Exfiltration detection. The group’s use of Rclone for data theft creates detectable network patterns. Monitoring for unexpected large-volume transfers to cloud storage services, particularly from file servers and database systems, can provide early warning.

Credential hygiene. Implementing phishing-resistant multi-factor authentication, monitoring for credential reuse, and deploying privileged access management can limit Storm-1175’s ability to escalate privileges after initial access.

The speed and sophistication of Storm-1175’s operations make one thing clear: the traditional patch-when-convenient approach to vulnerability management is no longer viable against adversaries who can move from zero-day to ransomware deployment in under 24 hours.

Follow AlgeriaTech on LinkedIn for professional tech analysis Follow on LinkedIn

Follow @AlgeriaTechNews on X for daily tech insights Follow on X

Frequently Asked Questions

What makes Storm-1175 different from typical ransomware groups?

Storm-1175 combines the speed and technical sophistication of a state-sponsored threat actor with the financial motivation of a criminal ransomware operation.
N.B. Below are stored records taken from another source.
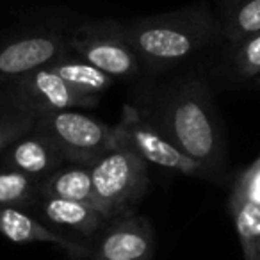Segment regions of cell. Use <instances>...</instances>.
I'll return each mask as SVG.
<instances>
[{
	"label": "cell",
	"instance_id": "6da1fadb",
	"mask_svg": "<svg viewBox=\"0 0 260 260\" xmlns=\"http://www.w3.org/2000/svg\"><path fill=\"white\" fill-rule=\"evenodd\" d=\"M121 32L141 61L175 64L223 36V27L207 4H192L162 15L119 22Z\"/></svg>",
	"mask_w": 260,
	"mask_h": 260
},
{
	"label": "cell",
	"instance_id": "7a4b0ae2",
	"mask_svg": "<svg viewBox=\"0 0 260 260\" xmlns=\"http://www.w3.org/2000/svg\"><path fill=\"white\" fill-rule=\"evenodd\" d=\"M166 138L185 155L210 170L219 162L221 141L205 87L187 82L171 96L162 112Z\"/></svg>",
	"mask_w": 260,
	"mask_h": 260
},
{
	"label": "cell",
	"instance_id": "3957f363",
	"mask_svg": "<svg viewBox=\"0 0 260 260\" xmlns=\"http://www.w3.org/2000/svg\"><path fill=\"white\" fill-rule=\"evenodd\" d=\"M98 210L107 221L134 214L148 189V162L123 145L89 166Z\"/></svg>",
	"mask_w": 260,
	"mask_h": 260
},
{
	"label": "cell",
	"instance_id": "277c9868",
	"mask_svg": "<svg viewBox=\"0 0 260 260\" xmlns=\"http://www.w3.org/2000/svg\"><path fill=\"white\" fill-rule=\"evenodd\" d=\"M32 130L61 152L66 162L91 166L119 145L112 125L79 111H55L34 116Z\"/></svg>",
	"mask_w": 260,
	"mask_h": 260
},
{
	"label": "cell",
	"instance_id": "5b68a950",
	"mask_svg": "<svg viewBox=\"0 0 260 260\" xmlns=\"http://www.w3.org/2000/svg\"><path fill=\"white\" fill-rule=\"evenodd\" d=\"M70 52L100 68L112 79L134 77L139 72V55L121 32L119 22L84 23L68 36Z\"/></svg>",
	"mask_w": 260,
	"mask_h": 260
},
{
	"label": "cell",
	"instance_id": "8992f818",
	"mask_svg": "<svg viewBox=\"0 0 260 260\" xmlns=\"http://www.w3.org/2000/svg\"><path fill=\"white\" fill-rule=\"evenodd\" d=\"M16 109L30 114H45L55 111H79L96 107L100 96L87 94L70 86L48 66L23 73L8 80Z\"/></svg>",
	"mask_w": 260,
	"mask_h": 260
},
{
	"label": "cell",
	"instance_id": "52a82bcc",
	"mask_svg": "<svg viewBox=\"0 0 260 260\" xmlns=\"http://www.w3.org/2000/svg\"><path fill=\"white\" fill-rule=\"evenodd\" d=\"M114 128L119 145L136 152L148 164H155L164 170L178 171L184 175H203L209 171L203 164L177 148L162 132L145 121L132 105L123 107L119 121L114 125Z\"/></svg>",
	"mask_w": 260,
	"mask_h": 260
},
{
	"label": "cell",
	"instance_id": "ba28073f",
	"mask_svg": "<svg viewBox=\"0 0 260 260\" xmlns=\"http://www.w3.org/2000/svg\"><path fill=\"white\" fill-rule=\"evenodd\" d=\"M155 234L146 217L130 216L109 221L94 246H89L87 260H152Z\"/></svg>",
	"mask_w": 260,
	"mask_h": 260
},
{
	"label": "cell",
	"instance_id": "9c48e42d",
	"mask_svg": "<svg viewBox=\"0 0 260 260\" xmlns=\"http://www.w3.org/2000/svg\"><path fill=\"white\" fill-rule=\"evenodd\" d=\"M68 52V36L64 34L38 32L16 38L0 47V82L45 68Z\"/></svg>",
	"mask_w": 260,
	"mask_h": 260
},
{
	"label": "cell",
	"instance_id": "30bf717a",
	"mask_svg": "<svg viewBox=\"0 0 260 260\" xmlns=\"http://www.w3.org/2000/svg\"><path fill=\"white\" fill-rule=\"evenodd\" d=\"M0 234L18 244H27V242L54 244L79 260H87L89 256V246H84L66 235H61L59 232L50 230L45 224H41L34 216L27 214L23 209H16V207L0 209Z\"/></svg>",
	"mask_w": 260,
	"mask_h": 260
},
{
	"label": "cell",
	"instance_id": "8fae6325",
	"mask_svg": "<svg viewBox=\"0 0 260 260\" xmlns=\"http://www.w3.org/2000/svg\"><path fill=\"white\" fill-rule=\"evenodd\" d=\"M64 164L68 162L61 155V152L34 130L16 139L4 152V159H2L4 170H15L36 178L47 177Z\"/></svg>",
	"mask_w": 260,
	"mask_h": 260
},
{
	"label": "cell",
	"instance_id": "7c38bea8",
	"mask_svg": "<svg viewBox=\"0 0 260 260\" xmlns=\"http://www.w3.org/2000/svg\"><path fill=\"white\" fill-rule=\"evenodd\" d=\"M32 209L50 223L75 230L82 235H94L109 223L98 209L73 200L38 196Z\"/></svg>",
	"mask_w": 260,
	"mask_h": 260
},
{
	"label": "cell",
	"instance_id": "4fadbf2b",
	"mask_svg": "<svg viewBox=\"0 0 260 260\" xmlns=\"http://www.w3.org/2000/svg\"><path fill=\"white\" fill-rule=\"evenodd\" d=\"M38 194L82 202L98 209L89 166H77L75 164V166L66 168L64 164L47 177L38 178Z\"/></svg>",
	"mask_w": 260,
	"mask_h": 260
},
{
	"label": "cell",
	"instance_id": "5bb4252c",
	"mask_svg": "<svg viewBox=\"0 0 260 260\" xmlns=\"http://www.w3.org/2000/svg\"><path fill=\"white\" fill-rule=\"evenodd\" d=\"M48 68L54 70L59 77H62L70 86L87 94L102 96L112 84L111 75L102 72L100 68L93 66L91 62L84 61L82 57L75 55L73 52H68L62 57L55 59L52 64H48Z\"/></svg>",
	"mask_w": 260,
	"mask_h": 260
},
{
	"label": "cell",
	"instance_id": "9a60e30c",
	"mask_svg": "<svg viewBox=\"0 0 260 260\" xmlns=\"http://www.w3.org/2000/svg\"><path fill=\"white\" fill-rule=\"evenodd\" d=\"M230 210L241 241L244 260H256L260 253V205L232 192Z\"/></svg>",
	"mask_w": 260,
	"mask_h": 260
},
{
	"label": "cell",
	"instance_id": "2e32d148",
	"mask_svg": "<svg viewBox=\"0 0 260 260\" xmlns=\"http://www.w3.org/2000/svg\"><path fill=\"white\" fill-rule=\"evenodd\" d=\"M38 178L15 170L0 171V209H32L38 200Z\"/></svg>",
	"mask_w": 260,
	"mask_h": 260
},
{
	"label": "cell",
	"instance_id": "e0dca14e",
	"mask_svg": "<svg viewBox=\"0 0 260 260\" xmlns=\"http://www.w3.org/2000/svg\"><path fill=\"white\" fill-rule=\"evenodd\" d=\"M221 27L223 36L234 43L260 32V0H237L224 15Z\"/></svg>",
	"mask_w": 260,
	"mask_h": 260
},
{
	"label": "cell",
	"instance_id": "ac0fdd59",
	"mask_svg": "<svg viewBox=\"0 0 260 260\" xmlns=\"http://www.w3.org/2000/svg\"><path fill=\"white\" fill-rule=\"evenodd\" d=\"M235 70L242 79L260 75V32L251 34L237 43L235 50Z\"/></svg>",
	"mask_w": 260,
	"mask_h": 260
},
{
	"label": "cell",
	"instance_id": "d6986e66",
	"mask_svg": "<svg viewBox=\"0 0 260 260\" xmlns=\"http://www.w3.org/2000/svg\"><path fill=\"white\" fill-rule=\"evenodd\" d=\"M34 125V114L16 109V112L0 118V153H4L16 139L30 132Z\"/></svg>",
	"mask_w": 260,
	"mask_h": 260
},
{
	"label": "cell",
	"instance_id": "ffe728a7",
	"mask_svg": "<svg viewBox=\"0 0 260 260\" xmlns=\"http://www.w3.org/2000/svg\"><path fill=\"white\" fill-rule=\"evenodd\" d=\"M234 192L260 205V159L246 171L234 187Z\"/></svg>",
	"mask_w": 260,
	"mask_h": 260
},
{
	"label": "cell",
	"instance_id": "44dd1931",
	"mask_svg": "<svg viewBox=\"0 0 260 260\" xmlns=\"http://www.w3.org/2000/svg\"><path fill=\"white\" fill-rule=\"evenodd\" d=\"M256 260H260V253H258V258H256Z\"/></svg>",
	"mask_w": 260,
	"mask_h": 260
},
{
	"label": "cell",
	"instance_id": "7402d4cb",
	"mask_svg": "<svg viewBox=\"0 0 260 260\" xmlns=\"http://www.w3.org/2000/svg\"><path fill=\"white\" fill-rule=\"evenodd\" d=\"M258 82H260V75H258Z\"/></svg>",
	"mask_w": 260,
	"mask_h": 260
}]
</instances>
The group exploits zero-day vulnerabilities (flaws weaponized before patches exist), rotates through 16+ exploits across 10 products, and can move from initial breach to full ransomware deployment in under 24 hours. Most ransomware groups take days or weeks to complete this cycle.

How does the Medusa ransomware-as-a-service model work?

Medusa operates as a platform where developers build and maintain the ransomware toolkit, extortion infrastructure, and negotiation services, while affiliates like Storm-1175 handle the actual intrusions. Affiliates gain access to proven ransomware technology; the platform operators gain affiliates with specialized access and capabilities. This division of labor allows groups with different motivations and skill sets to collaborate efficiently.

What immediate steps should organizations take to defend against Storm-1175?

Three priorities: First, audit and patch all internet-facing instances of the 10 software products named in Microsoft’s report (Exchange, PaperCut, Ivanti, ConnectWise, TeamCity, SimpleHelp, CrushFTP, SmarterMail, BeyondTrust, GoAnywhere MFT). Second, monitor for unauthorized installations of remote management tools, which Storm-1175 uses for lateral movement. Third, deploy detection rules for Rclone and Bandizip data exfiltration patterns, which provide early warning before ransomware deployment.